ST. PAUL (AP) — Minnesota lawmakers were braced for bad news with Thursday’s release of a state economic forecast.
Expectations at the Capitol were for somewhere between $500 million and $1 billion in red ink in the state general fund. That would set the table for another showdown between Democratic Gov. Mark Dayton and Republican legislative majorities, with both sides still smarting from last summer’s budget battle that led to a state government shutdown.
In that case, Dayton and lawmakers had to resolve a $5 billion shortfall. Lawmakers balked at Dayton’s proposed income tax hikes, while he refused to cut as deeply as Republicans wanted. After six months of dispute that culminated in a 20-day shutdown, they agreed on a mix of cuts, borrowing and delays to school aid payments.
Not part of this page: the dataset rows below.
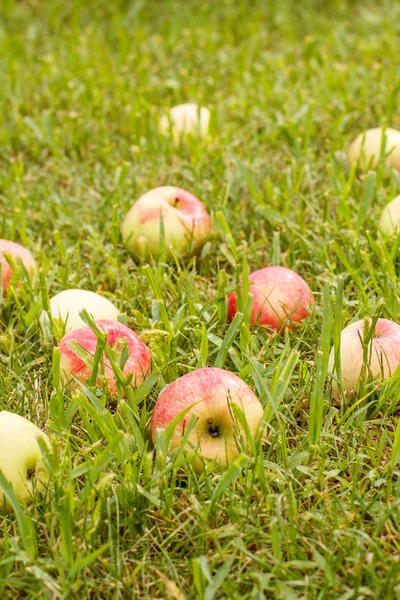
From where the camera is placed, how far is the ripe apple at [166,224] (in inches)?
115

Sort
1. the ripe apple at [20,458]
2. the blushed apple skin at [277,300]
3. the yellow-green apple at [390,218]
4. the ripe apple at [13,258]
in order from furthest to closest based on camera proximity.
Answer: the yellow-green apple at [390,218]
the ripe apple at [13,258]
the blushed apple skin at [277,300]
the ripe apple at [20,458]

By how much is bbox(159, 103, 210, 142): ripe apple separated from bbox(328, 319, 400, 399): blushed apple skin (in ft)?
6.19

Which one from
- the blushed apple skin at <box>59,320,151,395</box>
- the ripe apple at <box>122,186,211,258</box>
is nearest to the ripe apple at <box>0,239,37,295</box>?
the ripe apple at <box>122,186,211,258</box>

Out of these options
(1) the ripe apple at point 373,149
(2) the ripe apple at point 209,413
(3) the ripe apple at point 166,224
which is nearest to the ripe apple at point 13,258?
(3) the ripe apple at point 166,224

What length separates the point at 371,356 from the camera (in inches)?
85.2

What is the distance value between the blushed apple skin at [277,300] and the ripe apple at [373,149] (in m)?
1.15

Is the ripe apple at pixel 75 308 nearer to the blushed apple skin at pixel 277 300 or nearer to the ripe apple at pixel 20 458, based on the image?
the blushed apple skin at pixel 277 300

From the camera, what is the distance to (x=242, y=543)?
173cm

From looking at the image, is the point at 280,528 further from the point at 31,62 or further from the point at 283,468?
the point at 31,62

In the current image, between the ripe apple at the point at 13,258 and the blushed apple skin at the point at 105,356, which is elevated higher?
the ripe apple at the point at 13,258

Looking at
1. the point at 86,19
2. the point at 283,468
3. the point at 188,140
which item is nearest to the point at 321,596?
the point at 283,468

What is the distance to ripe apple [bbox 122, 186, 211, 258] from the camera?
2.92 meters

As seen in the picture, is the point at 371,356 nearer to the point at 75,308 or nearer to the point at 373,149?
the point at 75,308

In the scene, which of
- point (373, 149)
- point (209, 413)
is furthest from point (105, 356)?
point (373, 149)
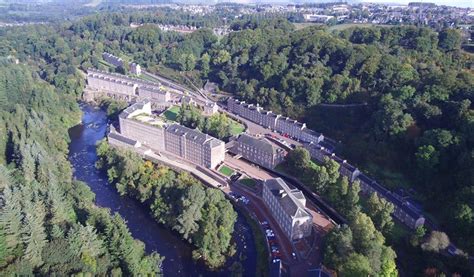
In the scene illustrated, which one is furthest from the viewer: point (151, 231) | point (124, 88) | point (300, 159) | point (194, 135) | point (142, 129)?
point (124, 88)

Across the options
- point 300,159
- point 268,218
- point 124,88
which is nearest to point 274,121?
point 300,159

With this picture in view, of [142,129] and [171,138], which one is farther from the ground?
[142,129]

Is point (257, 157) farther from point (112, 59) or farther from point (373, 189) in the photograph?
point (112, 59)

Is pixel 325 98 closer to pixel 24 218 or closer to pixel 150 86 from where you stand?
pixel 150 86

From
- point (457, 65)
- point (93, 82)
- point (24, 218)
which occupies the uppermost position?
point (457, 65)

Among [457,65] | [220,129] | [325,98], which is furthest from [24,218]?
[457,65]

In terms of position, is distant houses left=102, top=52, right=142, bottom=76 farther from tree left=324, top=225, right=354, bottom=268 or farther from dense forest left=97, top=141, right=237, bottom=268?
tree left=324, top=225, right=354, bottom=268
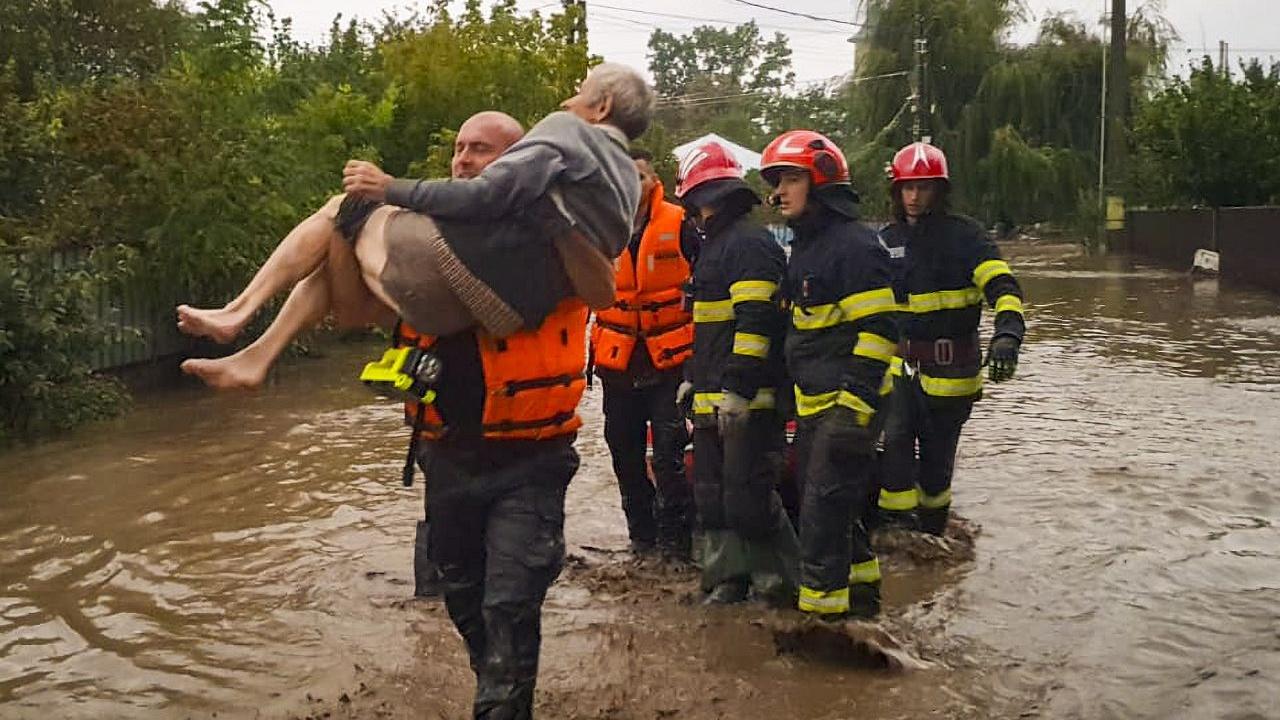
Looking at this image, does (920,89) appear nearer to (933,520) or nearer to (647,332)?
(933,520)

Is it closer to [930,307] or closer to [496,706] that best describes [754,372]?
[930,307]

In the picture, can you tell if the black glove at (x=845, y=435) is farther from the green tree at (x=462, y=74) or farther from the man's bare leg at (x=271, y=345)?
the green tree at (x=462, y=74)

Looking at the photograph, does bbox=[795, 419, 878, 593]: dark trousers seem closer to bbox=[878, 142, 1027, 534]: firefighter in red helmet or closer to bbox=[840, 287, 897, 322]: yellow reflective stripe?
bbox=[840, 287, 897, 322]: yellow reflective stripe

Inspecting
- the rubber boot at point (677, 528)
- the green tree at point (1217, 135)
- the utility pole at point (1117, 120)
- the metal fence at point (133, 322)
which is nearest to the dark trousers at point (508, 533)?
the rubber boot at point (677, 528)

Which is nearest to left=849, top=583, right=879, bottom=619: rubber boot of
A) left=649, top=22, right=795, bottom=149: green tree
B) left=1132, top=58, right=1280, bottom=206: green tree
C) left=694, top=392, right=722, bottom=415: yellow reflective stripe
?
left=694, top=392, right=722, bottom=415: yellow reflective stripe

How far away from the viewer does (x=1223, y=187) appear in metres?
26.2

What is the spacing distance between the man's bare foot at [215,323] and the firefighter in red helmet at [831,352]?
7.94 feet

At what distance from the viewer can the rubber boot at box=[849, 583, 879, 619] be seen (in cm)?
542

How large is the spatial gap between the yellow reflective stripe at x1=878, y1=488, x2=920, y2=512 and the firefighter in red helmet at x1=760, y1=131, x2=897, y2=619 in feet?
3.94

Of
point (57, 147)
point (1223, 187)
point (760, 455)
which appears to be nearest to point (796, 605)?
point (760, 455)

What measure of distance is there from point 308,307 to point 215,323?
26cm

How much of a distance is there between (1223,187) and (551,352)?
25423mm

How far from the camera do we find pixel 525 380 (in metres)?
3.77

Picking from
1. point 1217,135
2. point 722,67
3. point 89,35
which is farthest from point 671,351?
point 722,67
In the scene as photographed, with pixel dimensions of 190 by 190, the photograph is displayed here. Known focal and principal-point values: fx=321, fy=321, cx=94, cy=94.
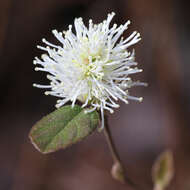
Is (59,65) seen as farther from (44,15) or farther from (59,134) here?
(44,15)

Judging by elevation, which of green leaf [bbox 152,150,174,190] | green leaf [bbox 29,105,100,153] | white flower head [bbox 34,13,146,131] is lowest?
green leaf [bbox 152,150,174,190]

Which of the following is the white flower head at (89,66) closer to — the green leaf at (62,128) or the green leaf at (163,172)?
the green leaf at (62,128)

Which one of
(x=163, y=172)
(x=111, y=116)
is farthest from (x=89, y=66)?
(x=111, y=116)

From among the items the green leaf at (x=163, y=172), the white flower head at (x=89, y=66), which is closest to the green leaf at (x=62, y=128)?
the white flower head at (x=89, y=66)

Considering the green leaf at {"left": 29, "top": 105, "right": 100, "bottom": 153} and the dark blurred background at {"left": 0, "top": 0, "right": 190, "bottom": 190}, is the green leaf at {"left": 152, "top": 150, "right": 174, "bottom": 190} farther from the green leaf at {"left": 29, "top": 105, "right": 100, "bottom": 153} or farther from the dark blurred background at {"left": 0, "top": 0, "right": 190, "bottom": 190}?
the green leaf at {"left": 29, "top": 105, "right": 100, "bottom": 153}

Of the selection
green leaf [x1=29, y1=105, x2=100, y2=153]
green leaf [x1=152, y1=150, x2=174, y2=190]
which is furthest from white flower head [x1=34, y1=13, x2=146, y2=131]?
green leaf [x1=152, y1=150, x2=174, y2=190]

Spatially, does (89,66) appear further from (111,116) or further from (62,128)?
(111,116)

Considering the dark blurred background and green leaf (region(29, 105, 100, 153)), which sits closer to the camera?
green leaf (region(29, 105, 100, 153))
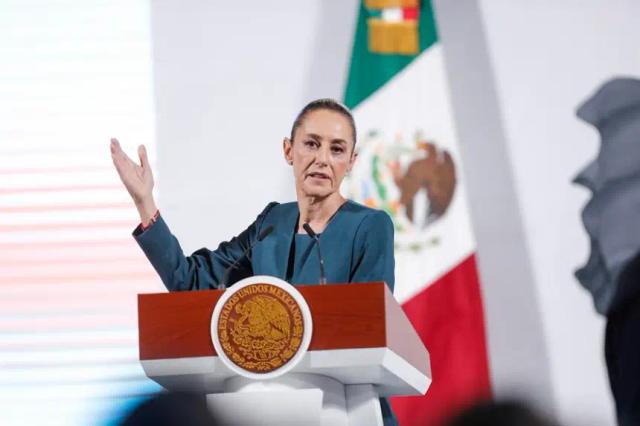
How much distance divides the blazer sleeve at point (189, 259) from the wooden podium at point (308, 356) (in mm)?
418

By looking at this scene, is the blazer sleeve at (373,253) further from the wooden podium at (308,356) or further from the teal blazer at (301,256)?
the wooden podium at (308,356)

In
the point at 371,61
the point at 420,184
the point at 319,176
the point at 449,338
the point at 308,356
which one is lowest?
the point at 449,338

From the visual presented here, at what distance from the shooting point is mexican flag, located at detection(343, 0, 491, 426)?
19.5ft

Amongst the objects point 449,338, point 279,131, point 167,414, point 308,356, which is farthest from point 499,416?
point 279,131

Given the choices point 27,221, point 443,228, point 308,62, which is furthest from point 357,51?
point 27,221

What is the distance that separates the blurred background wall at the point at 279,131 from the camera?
5.89 meters

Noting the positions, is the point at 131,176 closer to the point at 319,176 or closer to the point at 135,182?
the point at 135,182

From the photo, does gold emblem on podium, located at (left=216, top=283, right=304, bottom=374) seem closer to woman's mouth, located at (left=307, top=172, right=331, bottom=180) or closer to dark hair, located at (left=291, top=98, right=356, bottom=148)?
woman's mouth, located at (left=307, top=172, right=331, bottom=180)

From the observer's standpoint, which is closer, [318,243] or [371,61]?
[318,243]

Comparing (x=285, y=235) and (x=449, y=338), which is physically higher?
(x=285, y=235)

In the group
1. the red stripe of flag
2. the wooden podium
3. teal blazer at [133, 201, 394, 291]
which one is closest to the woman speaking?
teal blazer at [133, 201, 394, 291]

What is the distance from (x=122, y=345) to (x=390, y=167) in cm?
164

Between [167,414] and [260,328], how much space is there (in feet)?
4.50

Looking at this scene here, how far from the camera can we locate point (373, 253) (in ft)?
11.0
“You’d have to put me in the pessimistic camp,” said Deputy Senate Majority Leader Geoff Michel, R-Edina. “All of our members are very much aware of the economic situation and the probable need for us to be budgeters next session.”
The yearly November budget forecast takes in the condition of the local, national and world economies, and measures that against state expenses for the rest of the two-year budget forecast.
Factors this time around could include the failure of the congressional “supercommittee” to agree on deficit reduction measures and the debt crisis in Europe.
“One of the things that’s different about this forecast is that there’s a lot more upside potential and a lot of downside potential,” said Tom Stinson, the state economist.